Before the massacre at Stoneman Douglas, Anderson had never heard of the contagion effect or considered whether there was an ethical issue in publishing the name and photo of a school shooter. In the first few weeks after the shooting, she started to hear the Parkland students who have become gun control activists say they wished the Sun Sentinel would leave the shooter’s name and photo out of its coverage.
It didn’t hit home for Anderson until six weeks after the shooting, when the Sun Sentinel reported the confessed killer was getting stacks of letters in jail, including love letters from teenage girls.
“The jail had never seen anything like it. It was bags and bags of fan mail,” Anderson says. “I thought, ‘That’s weird.
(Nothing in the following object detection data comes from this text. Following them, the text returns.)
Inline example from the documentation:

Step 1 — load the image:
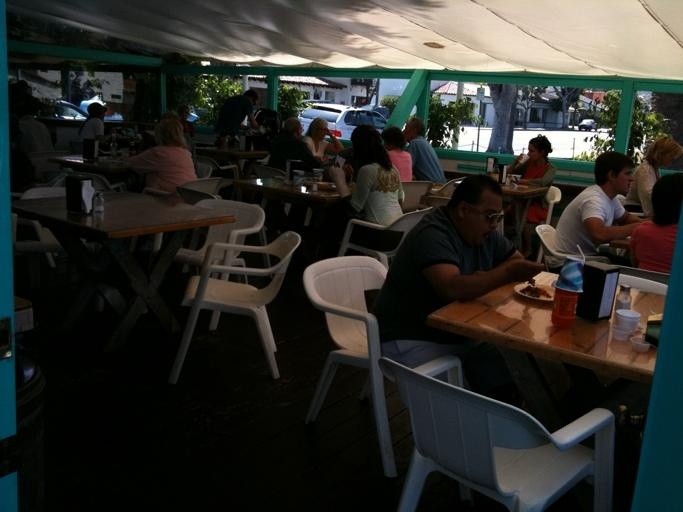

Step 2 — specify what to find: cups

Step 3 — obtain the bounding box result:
[293,170,305,184]
[517,153,529,164]
[313,169,324,182]
[551,262,584,327]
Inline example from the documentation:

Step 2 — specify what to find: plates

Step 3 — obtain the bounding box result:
[514,283,554,300]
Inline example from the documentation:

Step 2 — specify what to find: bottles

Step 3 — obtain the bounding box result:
[614,282,634,314]
[91,189,104,215]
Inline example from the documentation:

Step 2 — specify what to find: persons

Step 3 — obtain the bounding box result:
[627,135,683,214]
[371,173,543,409]
[79,103,106,147]
[10,78,60,188]
[402,118,447,187]
[132,117,197,196]
[329,126,406,253]
[631,172,683,274]
[544,151,646,270]
[220,89,258,146]
[258,106,283,135]
[303,116,342,164]
[506,136,555,257]
[270,119,327,173]
[382,125,413,184]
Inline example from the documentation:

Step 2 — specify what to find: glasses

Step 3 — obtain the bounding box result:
[464,205,504,223]
[316,128,328,131]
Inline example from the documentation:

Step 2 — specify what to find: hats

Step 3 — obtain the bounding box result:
[87,102,106,114]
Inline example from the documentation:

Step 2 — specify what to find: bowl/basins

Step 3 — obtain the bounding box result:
[509,175,521,184]
[630,336,650,352]
[613,328,633,341]
[615,309,642,330]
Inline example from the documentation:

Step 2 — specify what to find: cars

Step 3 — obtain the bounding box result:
[298,103,387,140]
Maybe this does have something to do with all the coverage.’”
Since then, Anderson says, the Sun Sentinel has been more careful about when and how it uses the name and image of the shooter.
It’s a small change at one newspaper, but it might be a sign of something bigger. The experts and working journalists interviewed for this article say they’re sensing a shift in conventional wisdom. Even if newsrooms aren’t changing their practices, journalists are talking about the idea of mass shootings as a social contagion, and thinking about whether their coverage acts as a vector.
The “who” in a major news story isn’t going anywhere without a wholesale rethinking of what journalism is and does. What seems more likely is that a new set of best practices will emerge—much as they have for covering suicide, mental illness and sexual assault. It’s likely to focus on areas of broad agreement: don’t publish a killer’s manifesto; don’t keep score of the deadliest mass shootings of all time; avoid photos of the killer; avoid repeating the killer’s name in contexts where it’s irrelevant, like profiles of victims and survivors.
“I’m not naïve enough to think that change is going to happen overnight, but I think we will see some changes,” says Dahmen, the University of Oregon journalism professor. “Journalism has a moral responsibility to seek truth, but also to minimize harm. No well-intentioned journalist wants to create harm. They want to inform audiences, and they’re just doing it the way they’ve always done it.”